Kata itu keluar dari bibir Sasuke. Membuat Naruto kian merasa bersalah dalam dekapan mantan suaminya itu. Ia tidak tahu harus bagaimana. Berapa kalipun ia menolak Sasuke, pria itu seakan tidak peduli.

Sasuke membuka kedua matanya. Iris hitam yang dingin menatap Naruto dalam diam. Naruto tahu Sasuke masih menunggunya untuk memberi jawaban.

"Sasuke-san ..."

Naruto kian ragu. Dari awal semuanya sudah salah. Keputusannya untuk menikah dengan Sasuke enam tahun lalu yang membuat hati seorang perempuan terluka karena calon suaminya direbut. Perpisahan dan pertemuan kembali beberapa minggu yang lalu juga adalah kesalahan.

"Kenapa kau berpikir aku sudah menikah?"

Naruto masih terdiam. Iris birunya tidak mungkin lupa akan cincin perak yang melingkar di jari manis Sasuke. Itu adalah cincin pernikahan. Dan lagi Sasuke sendiri yang bilang jika ia sudah menikah. Lalu, kenapa Sasuke masih menanyakan hal yang sudah jelas?

"Kupikir tidak akan ada perempuan yang bisa menolak pria seperti Sasuke-san."

Sasuke terlihat ingin tertawa, namun pria itu menahannya hingga senyum tipis terpatri di sudut bibirnya, "aku yang mungkin menolak mereka."

Naruto melepaskan tangan Sasuke di pinggangnya. Ia mulai menjaga jarak dan beranjak untuk bangun, "aku akan menyiapkan sarapan."

Belum juga Naruto turun dari ranjang, Sasuke menahan langkahnya. Pria itu menarik lengan Naruto hingga Naruto kembali berbaring. Naruto menggeliat mencoba keluar dari pelukan Sasuke. Ia tidak berharap mengulang kesalahan malam itu. Bagaimana pun juga itu akan menyakiti hati istri Sasuke.

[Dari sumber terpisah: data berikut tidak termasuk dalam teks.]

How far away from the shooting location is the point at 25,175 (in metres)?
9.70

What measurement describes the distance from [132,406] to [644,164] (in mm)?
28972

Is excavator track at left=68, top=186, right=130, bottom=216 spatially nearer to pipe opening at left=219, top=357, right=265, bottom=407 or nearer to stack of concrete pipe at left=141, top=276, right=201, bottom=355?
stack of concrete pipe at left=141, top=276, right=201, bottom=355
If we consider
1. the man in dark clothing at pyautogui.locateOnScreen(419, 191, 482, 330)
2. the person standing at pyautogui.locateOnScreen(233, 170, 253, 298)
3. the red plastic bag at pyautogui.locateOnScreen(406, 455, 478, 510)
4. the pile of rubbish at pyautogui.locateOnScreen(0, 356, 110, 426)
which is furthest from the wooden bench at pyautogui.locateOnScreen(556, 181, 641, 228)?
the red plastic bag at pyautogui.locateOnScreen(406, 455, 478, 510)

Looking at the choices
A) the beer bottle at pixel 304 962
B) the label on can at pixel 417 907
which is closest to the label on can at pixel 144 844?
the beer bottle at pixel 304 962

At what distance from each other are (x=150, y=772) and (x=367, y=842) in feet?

"Sasuke-san lepaskan," Naruto meronta dan berusaha melepaskan tangan kekar Sasuke.

Namun pria itu hanya menyeringai di balik senyumnya. Dan setengah bangun hanya untuk mengurung tubuh Naruto di bawahnya. Sasuke mempersempit jarak mereka dan memberikan ciuman singkat di bibir tipis Naruto.

"Dia tidak akan marah," ujar Sasuke lirih. Mata hitamnya menatap jauh ke dalam iris biru milik Naruto. Seolah ingin menyampaikan banyak hal yang tidak bisa ia ungkapkan dengan kata-kata.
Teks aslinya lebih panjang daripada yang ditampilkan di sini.